WHAT THIS TASK INVOLVES:
Copy the rows word for word, beginning with the line that contains "SDO full-disk sequence" and ending after the line that contains "emerging-flux region.". Reproduce only those lines.

# start of MATERIAL FOR THIS EXERCISE

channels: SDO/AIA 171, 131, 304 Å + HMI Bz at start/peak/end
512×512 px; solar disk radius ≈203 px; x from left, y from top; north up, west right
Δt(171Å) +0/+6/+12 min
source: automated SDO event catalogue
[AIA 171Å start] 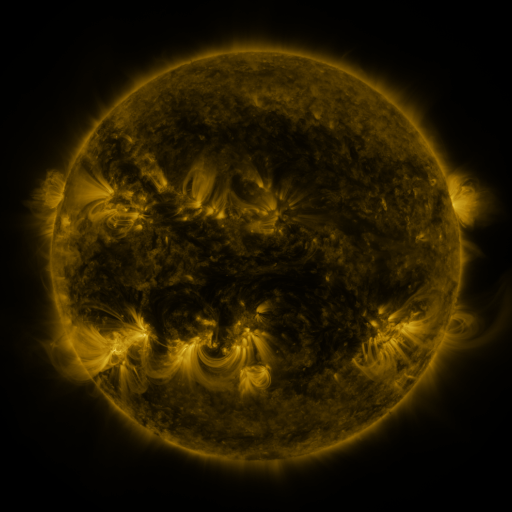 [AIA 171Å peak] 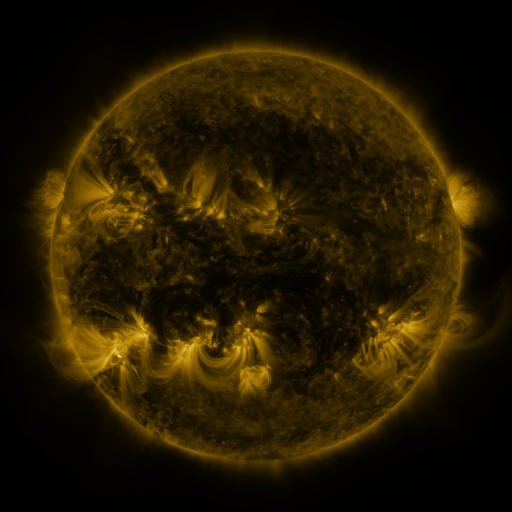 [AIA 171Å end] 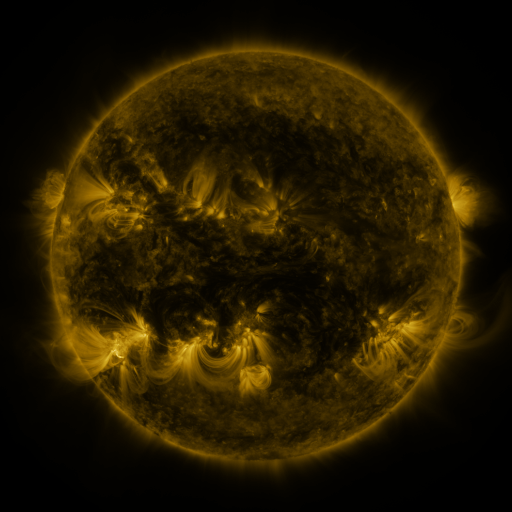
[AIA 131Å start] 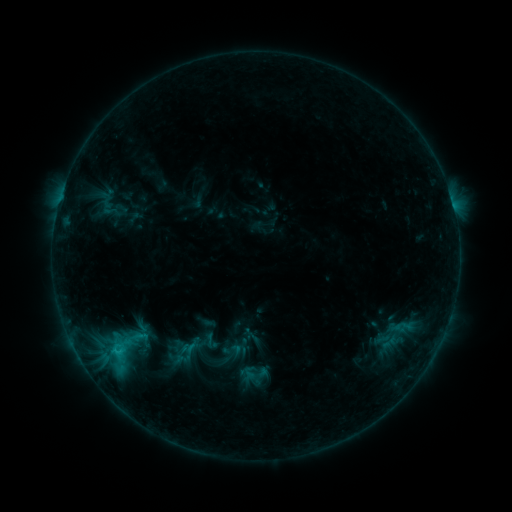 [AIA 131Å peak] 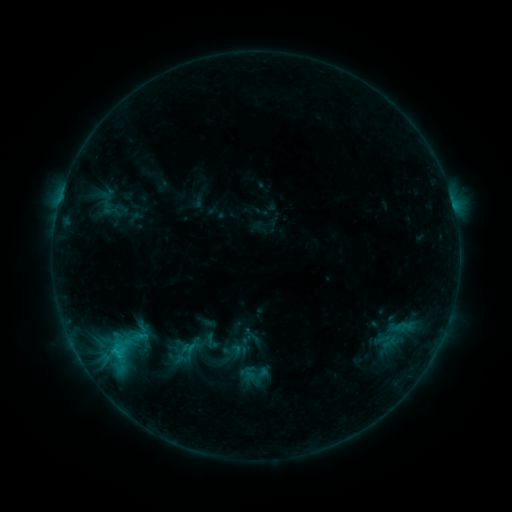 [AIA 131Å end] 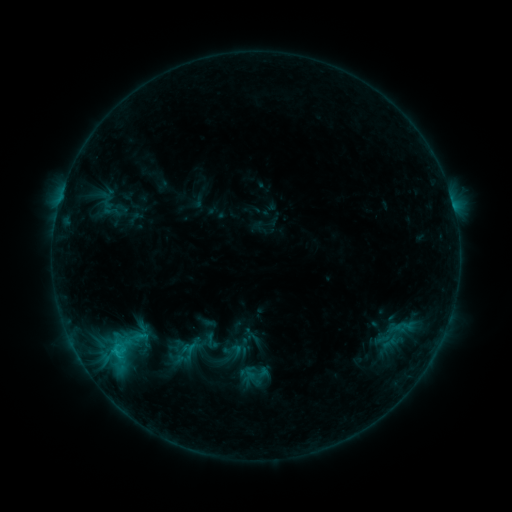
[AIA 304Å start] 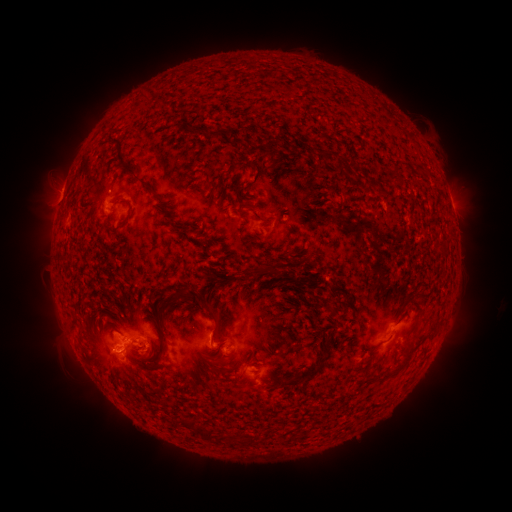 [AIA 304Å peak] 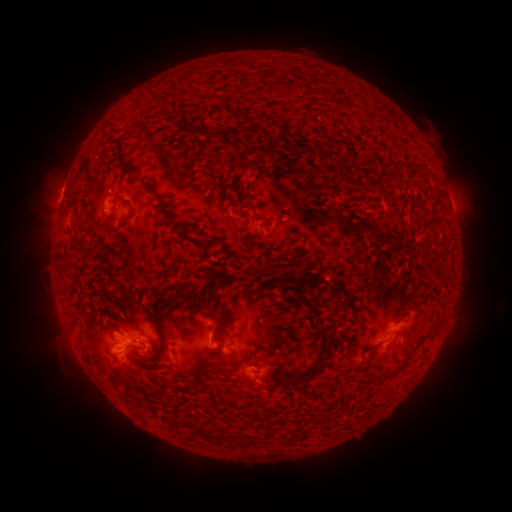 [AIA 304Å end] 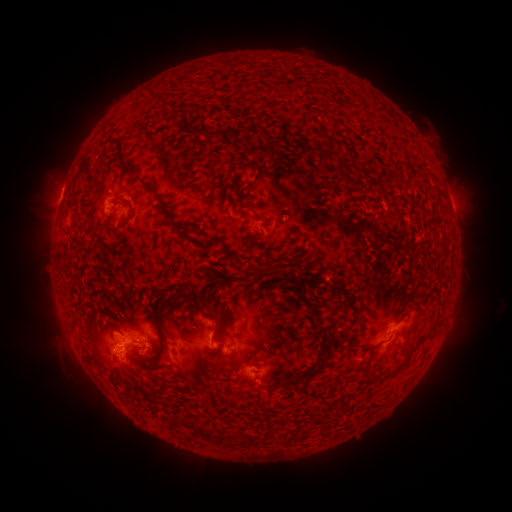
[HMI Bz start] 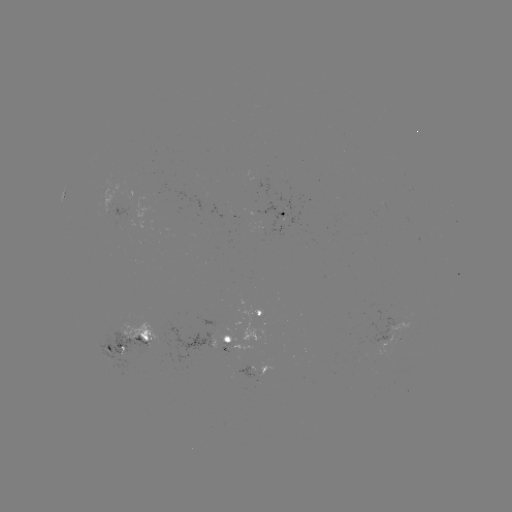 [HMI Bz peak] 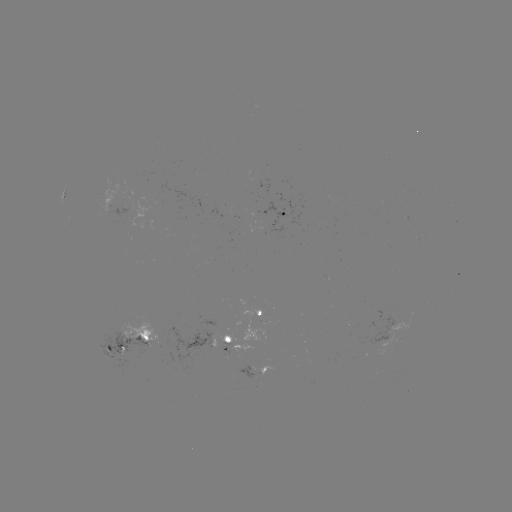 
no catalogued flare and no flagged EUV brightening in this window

# end of MATERIAL FOR THIS EXERCISE
# start of MATERIAL FOR THIS EXERCISE

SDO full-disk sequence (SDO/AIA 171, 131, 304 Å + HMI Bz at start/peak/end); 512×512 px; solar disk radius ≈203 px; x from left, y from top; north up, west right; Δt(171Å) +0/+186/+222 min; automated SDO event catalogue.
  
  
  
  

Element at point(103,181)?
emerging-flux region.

# end of MATERIAL FOR THIS EXERCISE

REPLY:
SDO full-disk sequence (SDO/AIA 171, 131, 304 Å + HMI Bz at start/peak/end); 512×512 px; solar disk radius ≈203 px; x from left, y from top; north up, west right; Δt(171Å) +0/+186/+222 min; automated SDO event catalogue.
  
  
  
  

Element at point(103,181)?
emerging-flux region.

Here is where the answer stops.